Because we need proper locking when we manipulate the self.__inflight dictionary: this means that the deletion callback of a weakref would have to acquire the lock of the MultiThreadedPool when it removes the entry from __inflight. If we use a WeakValueDictionary and add this locking to WeakValueDictionary::_remove() for example, I assumed that we had no control on the place when this _remove() callback would get called, and hence we had no control on where the locking/unlocking would take place (note: I don't know the interactions between weakref an the GC, and I don't know the properties of the GC; I took the pessimistic path in this assumption).

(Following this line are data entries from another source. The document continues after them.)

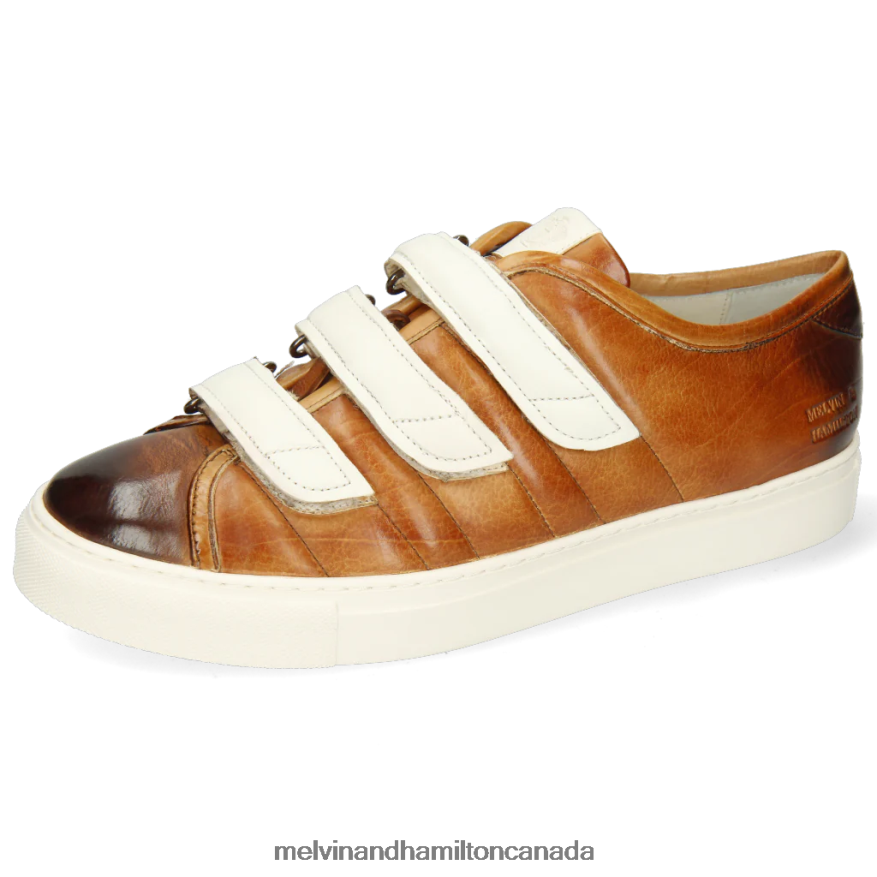 Men Melvin & Hamilton Brown Harvey 38 Sneakers P4V68P691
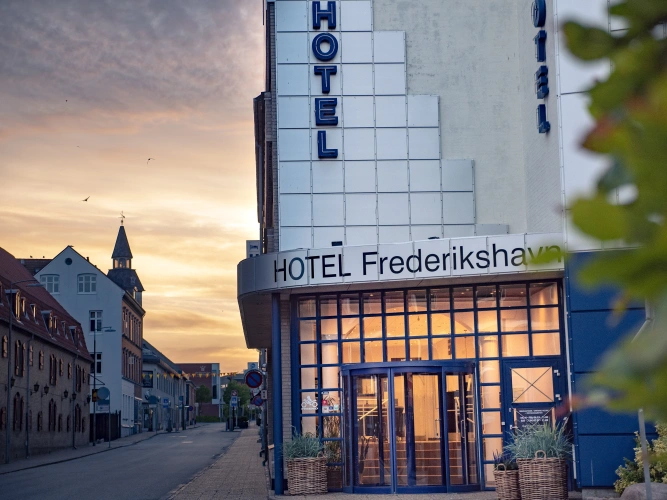 Frederikshavn Sømandshjem
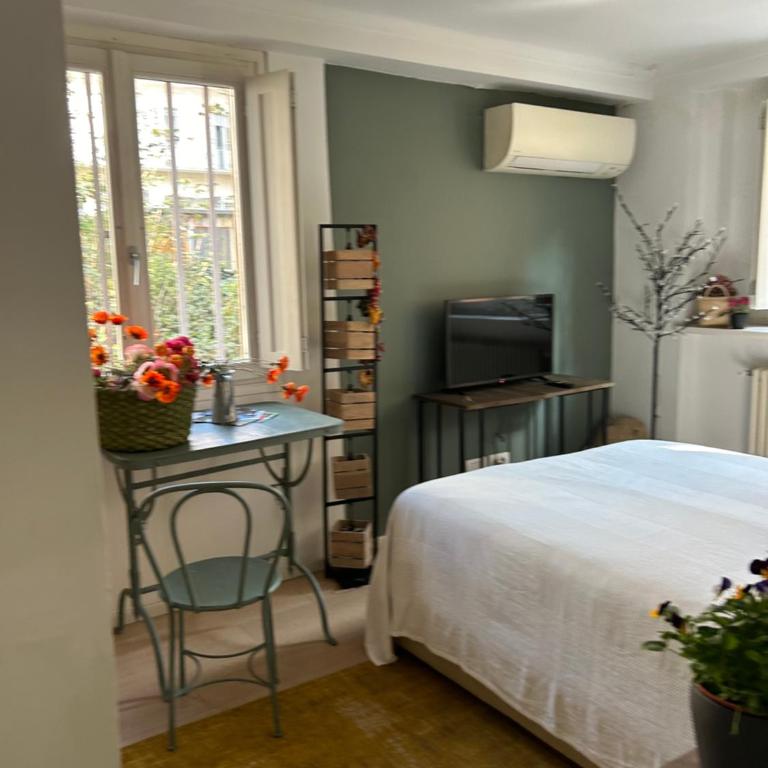 Loft Crimea con patio - Appartamento con 1 Camera da Letto - 22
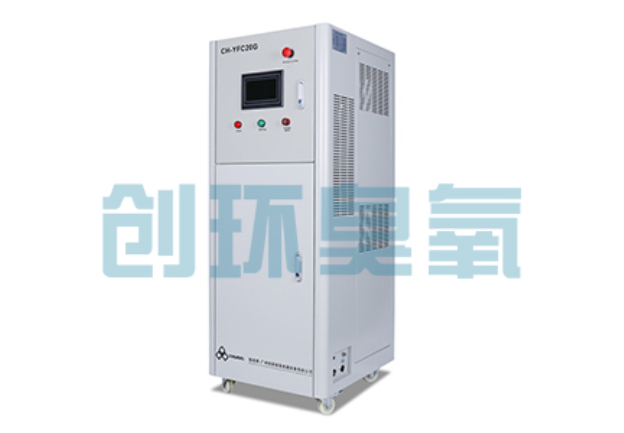 张掖石斑鱼养殖中臭氧发生器的作用是什么?3分钟说清楚杀菌与净水原理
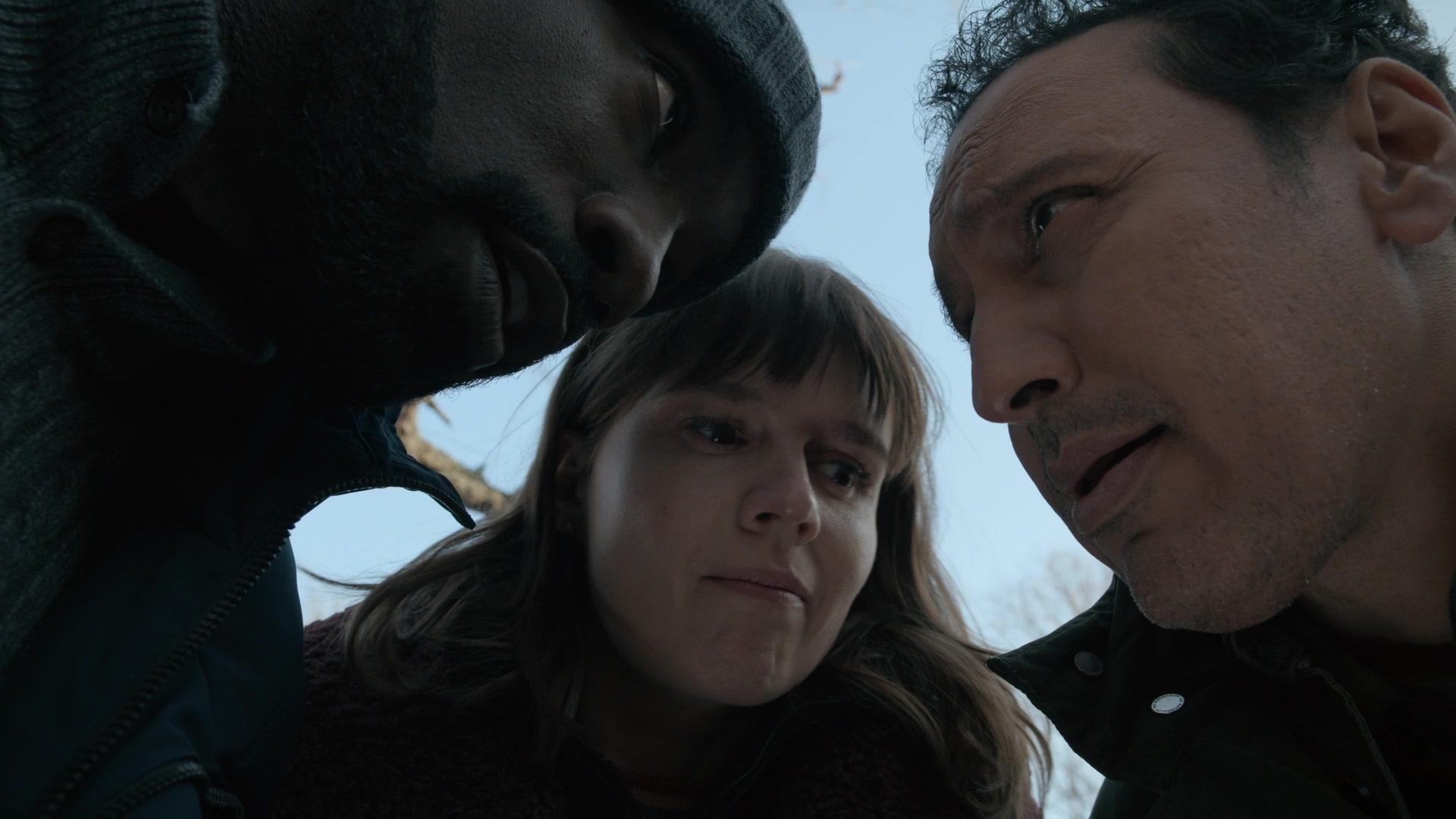 Сериал Зло (2019) 2 сезон 7 эпизод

If _remove() gets called outside the critical section lines 44-59, it's just fine: it would lock/unlock just fine. But what happens if _remove() is called inside this section ? The first question is "is it possible ?", to which I assumed the answer is "yes, theoretically" (consequence of my pessimistic assumption above), even though I guess it's quite unlikely. But if it ever happens... what should we do ? If we don't do anything, there will be a deadlock. But if we use a recursive lock, we lose the critical section on lines 51 and 56: this would be a bug too.

So, as a consequence, I am leaving the code as it is (rev. 1). It means that there is a small risk that redundant requests might still be processed in parallel: when two threads A and B request the same job J, then J is processed, A is awoken and removes the job J from __inflight, but then the CPU switches to another thread C before B is awoken: if C submits another request for the same job J, then it will be processed in the background again because it was not in __inflight anymore, even though its result is still available because B still needs access to it for later, when it wakes up. However, IMHO, this case would probably be quite unlikely. So at least this implementation is slightly sub-optimal but not dangerous.

david decotigny (author) 15 years, 7 months ago  # | flag

Just updated code (=> rev. 3) to my latest version: support for multiprocessing (python 2.6b3), and added apply() method (+ code factorization through new _apply_async() method).